1998 and 2000 World Monuments Watch
Prior to recent conservation efforts, the banqueting hall and palace were in ruins. WMF identified the most dangerous factors of risk:
- the leaking roof floor slab has caused the decay of the timber beams
- exposed wall tops caused by deteriorated capping permit water infiltration
- buckling and loss of mortar will result in a future collapse of the upper part of the walls
- exposure to weathering and vegetation growth are speeding up the deterioration of the interior plaster decoration
- the lack of protection of the red stone reliefs will bring about further deterioration.
These five factors led to the development of WMF’s conservation project, which included:
- repair of the roof floor portion
- treatment of exposed wall heads; localized masonry consolidation
- treatment of the plaster
- treatment of the red stones
- repair of the back stairs
- structural stabilization studies
WMF’s conservation project stabilized and conserved the site, and trained staff in planning, preserving, and managing archaeological sites.

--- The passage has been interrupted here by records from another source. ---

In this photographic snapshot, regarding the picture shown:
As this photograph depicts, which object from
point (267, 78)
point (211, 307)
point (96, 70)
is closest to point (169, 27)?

WMF’s relationship with Queen Mentewab’s mid-eighteenth-century palace and the seventeenth-century archaeological site in Gondar began in 1998 when they were included on the World Monuments Watch. WMF consultants visited the site and provided a report that was supported by a 1999 American Express grant. The site was again included on the Watch in 200. After several years, the conservation project was revived and WMF focused specifically on the conservation of the banqueting hall, built by Queen Mentewab, which was completed in December 2009. WMF collaborated with ARCCH (Agency for Research and Conservation of Cultural Heritage), the Ethiopian Cultural Heritage Project, and Fasil Giorghis Architects to mitigate deterioration, to protect Ethiopian heritage, and preserve its authenticity. The eighteenth-century palace and banqueting hall built by Queen Mentewab are not only become the kingdom’s finest example of “Gondarian style” architecture, embodying the best of Portuguese and Indian influences, but also illustrate the confluence of cultures in this region.